While other assessors might have made a greater deduction, our task is to determine if the Medical Assessor made a demonstrable error. In Vannini v Worldwide Demolitions Pty Ltd[10] Gleeson JA considered the meaning of demonstrable error. An error is not demonstrable merely because an appeal panel might disagree with the opinion of the Medical Assessor.[11] His Honour said:[12]
“… In this case, the Panel was considering the reasoning of the medical specialist on the question of causation arising under s 323. The relevant issue was whether any proportion of the impairment was due to any previous injury, or pre-existing condition or abnormality? If so, what was that proportion?
The first question involved an assessment by the Panel, substantially of fact by reference to the evidence, although in part informed by the exercise of a clinical judgment. Such an assessment may be characterised as an evaluative judgment or conclusion based on findings of fact. Nonetheless, the legal criterion applied to reach that conclusion on causation demands a unique outcome, rather than tolerates a range of outcomes. Accordingly the reasoning and finding of the medical specialist attracts the correctness standard of review by a Panel.

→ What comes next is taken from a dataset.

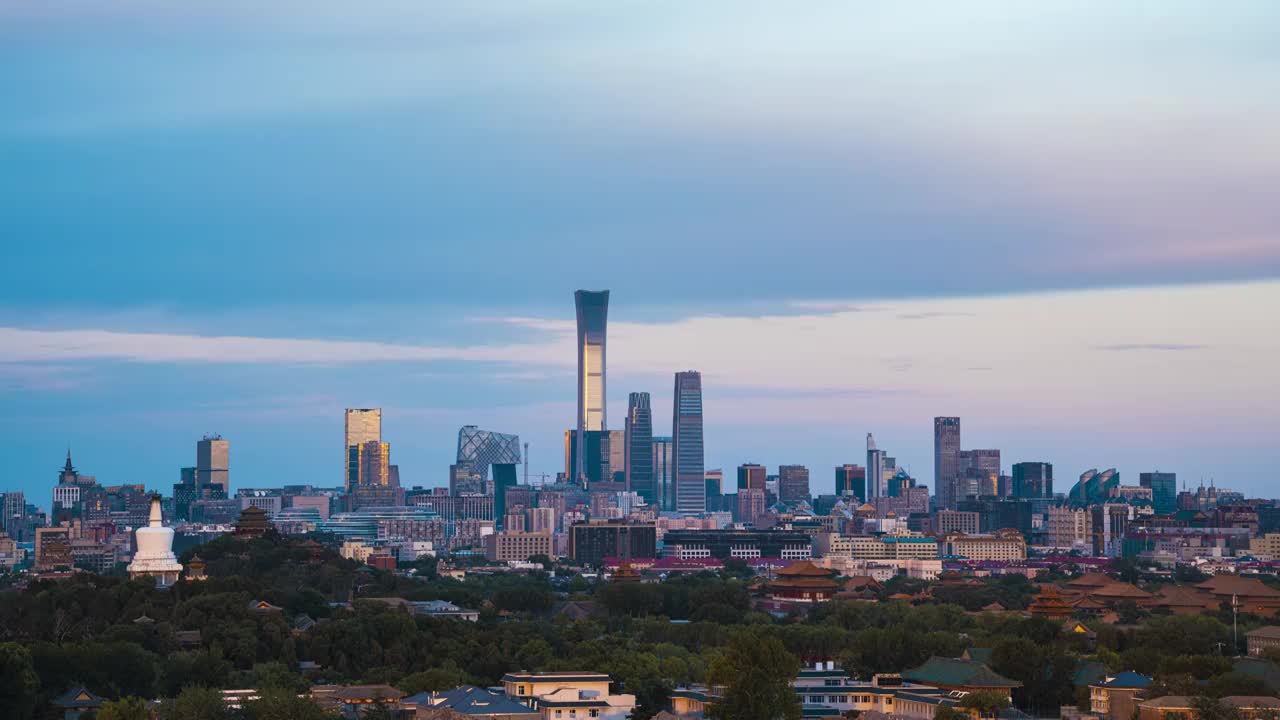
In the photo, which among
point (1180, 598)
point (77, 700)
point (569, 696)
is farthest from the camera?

The position may be different in relation to the second question. A finding as to the proportion of permanent impairment due to previous injury, pre-existing condition or abnormality involves matters of degree and impression. The applicable standard of the ‘proportion’ of contributory contribution under s 323 permits some latitude of opinion such as to admit of a range of legally permissible outcomes. That is not to say that such a conclusion is necessarily beyond review by an Appeal Panel on the ground of demonstrable error. However, the resolution of that question should be left to a case where it is dispositive.”
[10] [2018] NSWCA 324.
[11] At [87].
[12] At [90]-[92].
Read as a whole, the MAC shows that the Medical Assessor considered the history and the radiology. Though both hips had extensive degenerative change, Mr Skinner-Smith was asymptomatic before the injury on 31 August 2018. After that injury, he suffered symptoms in the left hip which continued until total hip replacement surgery. The Medical Assessor expressed his opinion succinctly but explained why he applied a one-tenth deduction. That exercise of his clinical judgement was within the range of outcomes open to him.
For these reasons, we have determined that the MAC issued on 14 April 2023 should be confirmed.